Markov Decision Proccesses (MDPs) are at the heard of the RL algorithms implemented. Here, they are represented as a class. The definition of the MDP class will depend on the particular problem.
The biggest idea of MDPs is that they are memoryless. The state of an MDP should be enough to determine what happens next.
Most other classes will require a MdpConfig
instance instead of a Mdp
instance. MdpConfig
is a wrapper data structure that contains an MDP and
configuration, such as the discount factor. A common pattern is the following:
local mdp = TestMdp()
local discount_factor = 0.9
local mdp_config = MdpConfig(mdp, discount_factor)
--- use mdp_config for future calls
The MdpSampler is a wrapper around an Mdp that out provides some convenience methods for sampling the MDP, namely:
[number] sample_reward(policy)
[episode] get_episode(policy)
An episode is a table of {state, action, discounted return, reward}, indexed by time. Time starts at 1 (going along with Lua conventions).
To create a MDP, extend the base MDP class using torch:
require 'Mdp'
local MyMdp, parent = torch.class('MyMdp', 'Mdp')

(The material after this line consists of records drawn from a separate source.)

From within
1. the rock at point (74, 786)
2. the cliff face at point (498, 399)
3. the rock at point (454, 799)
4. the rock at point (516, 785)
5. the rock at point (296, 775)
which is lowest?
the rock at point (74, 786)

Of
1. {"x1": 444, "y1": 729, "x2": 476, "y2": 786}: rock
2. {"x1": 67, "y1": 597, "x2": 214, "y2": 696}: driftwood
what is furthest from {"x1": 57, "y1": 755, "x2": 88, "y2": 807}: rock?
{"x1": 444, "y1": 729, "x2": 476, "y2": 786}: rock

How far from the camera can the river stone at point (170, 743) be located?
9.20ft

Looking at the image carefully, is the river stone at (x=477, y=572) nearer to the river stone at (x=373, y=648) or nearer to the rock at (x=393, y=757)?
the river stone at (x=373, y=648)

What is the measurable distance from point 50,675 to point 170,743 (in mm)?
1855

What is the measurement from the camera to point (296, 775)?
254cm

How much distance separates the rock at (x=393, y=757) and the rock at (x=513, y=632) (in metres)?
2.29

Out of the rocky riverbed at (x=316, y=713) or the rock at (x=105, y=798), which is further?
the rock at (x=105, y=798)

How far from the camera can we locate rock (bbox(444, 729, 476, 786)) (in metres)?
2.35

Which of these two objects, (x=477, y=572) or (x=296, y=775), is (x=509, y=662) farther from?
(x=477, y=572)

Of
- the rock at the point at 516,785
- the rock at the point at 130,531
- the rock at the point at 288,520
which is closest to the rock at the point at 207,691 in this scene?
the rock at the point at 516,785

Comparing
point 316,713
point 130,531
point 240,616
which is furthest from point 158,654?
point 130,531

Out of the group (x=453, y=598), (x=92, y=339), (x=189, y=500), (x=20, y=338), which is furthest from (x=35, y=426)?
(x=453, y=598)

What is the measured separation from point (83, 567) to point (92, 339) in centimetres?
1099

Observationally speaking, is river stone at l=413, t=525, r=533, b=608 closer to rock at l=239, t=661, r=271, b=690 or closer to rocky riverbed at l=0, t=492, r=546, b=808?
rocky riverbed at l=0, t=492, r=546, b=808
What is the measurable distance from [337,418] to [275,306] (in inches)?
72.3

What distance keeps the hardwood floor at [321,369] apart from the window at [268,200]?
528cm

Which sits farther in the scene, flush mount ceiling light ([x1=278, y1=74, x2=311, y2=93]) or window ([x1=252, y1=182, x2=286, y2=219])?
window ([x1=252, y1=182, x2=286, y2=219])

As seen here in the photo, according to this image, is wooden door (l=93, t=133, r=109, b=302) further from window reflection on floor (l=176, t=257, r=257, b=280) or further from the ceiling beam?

function MyMdp:__init(arg1)
parent.__init(self)
end
The main functions that an MDP needs to be implemented are
[next_state, reward] step(state, action)
Note that state should capture everything needed to compute the next state and reward, given an action.[state] get_start_state()
[boolean] is_terminal(state)
Check out Mdp.lua for detail on other the functions that you may want to implement. See Blackjack.lua for an example.